*PROVIDED RECORDS*.
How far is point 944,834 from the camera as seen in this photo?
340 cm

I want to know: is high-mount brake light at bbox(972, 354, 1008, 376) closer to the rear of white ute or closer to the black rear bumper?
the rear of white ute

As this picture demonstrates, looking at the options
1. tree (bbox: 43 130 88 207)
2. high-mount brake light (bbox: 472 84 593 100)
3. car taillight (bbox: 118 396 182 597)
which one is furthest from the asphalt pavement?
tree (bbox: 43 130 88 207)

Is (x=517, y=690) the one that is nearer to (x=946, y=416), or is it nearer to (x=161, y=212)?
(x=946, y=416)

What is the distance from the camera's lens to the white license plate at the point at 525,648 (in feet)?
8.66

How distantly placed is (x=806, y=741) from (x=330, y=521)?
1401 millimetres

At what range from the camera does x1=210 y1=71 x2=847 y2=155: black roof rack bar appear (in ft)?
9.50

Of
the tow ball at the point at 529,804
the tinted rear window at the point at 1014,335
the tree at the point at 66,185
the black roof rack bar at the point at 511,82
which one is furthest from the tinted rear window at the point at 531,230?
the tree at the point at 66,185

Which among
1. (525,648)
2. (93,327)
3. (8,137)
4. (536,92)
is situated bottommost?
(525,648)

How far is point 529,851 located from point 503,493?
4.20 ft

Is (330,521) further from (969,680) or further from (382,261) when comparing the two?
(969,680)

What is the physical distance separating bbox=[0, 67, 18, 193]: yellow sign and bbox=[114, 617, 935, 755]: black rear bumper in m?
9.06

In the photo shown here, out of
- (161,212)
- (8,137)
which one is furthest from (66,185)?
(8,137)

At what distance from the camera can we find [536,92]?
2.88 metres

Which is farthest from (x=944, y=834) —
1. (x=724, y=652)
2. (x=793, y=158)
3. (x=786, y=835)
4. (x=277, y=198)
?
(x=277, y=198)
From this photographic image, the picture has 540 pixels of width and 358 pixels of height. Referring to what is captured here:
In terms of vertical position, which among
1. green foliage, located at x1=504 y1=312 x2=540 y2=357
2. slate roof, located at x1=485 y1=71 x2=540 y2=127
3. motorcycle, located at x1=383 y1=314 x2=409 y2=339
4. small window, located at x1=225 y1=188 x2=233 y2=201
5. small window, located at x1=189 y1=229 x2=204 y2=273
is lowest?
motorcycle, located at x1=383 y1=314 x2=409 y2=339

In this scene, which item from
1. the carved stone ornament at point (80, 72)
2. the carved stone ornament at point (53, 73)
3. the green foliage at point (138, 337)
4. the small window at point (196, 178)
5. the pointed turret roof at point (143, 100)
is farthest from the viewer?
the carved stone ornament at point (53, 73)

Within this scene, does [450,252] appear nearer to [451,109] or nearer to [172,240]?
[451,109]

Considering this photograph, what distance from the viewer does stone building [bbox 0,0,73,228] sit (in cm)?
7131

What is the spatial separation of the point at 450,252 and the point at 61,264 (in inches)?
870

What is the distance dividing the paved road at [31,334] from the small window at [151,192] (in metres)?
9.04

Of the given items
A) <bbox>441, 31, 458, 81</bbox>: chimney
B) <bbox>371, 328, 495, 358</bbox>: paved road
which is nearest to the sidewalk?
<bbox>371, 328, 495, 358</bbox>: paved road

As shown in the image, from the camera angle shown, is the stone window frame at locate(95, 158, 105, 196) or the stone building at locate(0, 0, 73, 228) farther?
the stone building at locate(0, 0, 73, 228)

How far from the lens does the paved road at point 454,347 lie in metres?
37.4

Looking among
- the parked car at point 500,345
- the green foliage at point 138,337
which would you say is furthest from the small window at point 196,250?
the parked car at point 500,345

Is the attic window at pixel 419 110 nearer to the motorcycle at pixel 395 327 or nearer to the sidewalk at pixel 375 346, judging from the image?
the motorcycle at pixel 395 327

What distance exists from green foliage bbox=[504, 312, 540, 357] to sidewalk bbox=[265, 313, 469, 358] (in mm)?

*INSTRUCTION*. Reproduce verbatim every line of the data from the line containing "Looking among" through the final line of the data, inclusive.

*SOLUTION*.
Looking among
- the parked car at point 500,345
- the green foliage at point 138,337
which would you say is furthest from the small window at point 196,250?
the parked car at point 500,345

Is the attic window at pixel 419 110 nearer to the motorcycle at pixel 395 327 or nearer to the sidewalk at pixel 375 346, judging from the image?
the motorcycle at pixel 395 327

What distance exists from green foliage bbox=[504, 312, 540, 357] to sidewalk bbox=[265, 313, 469, 358] (in mm)?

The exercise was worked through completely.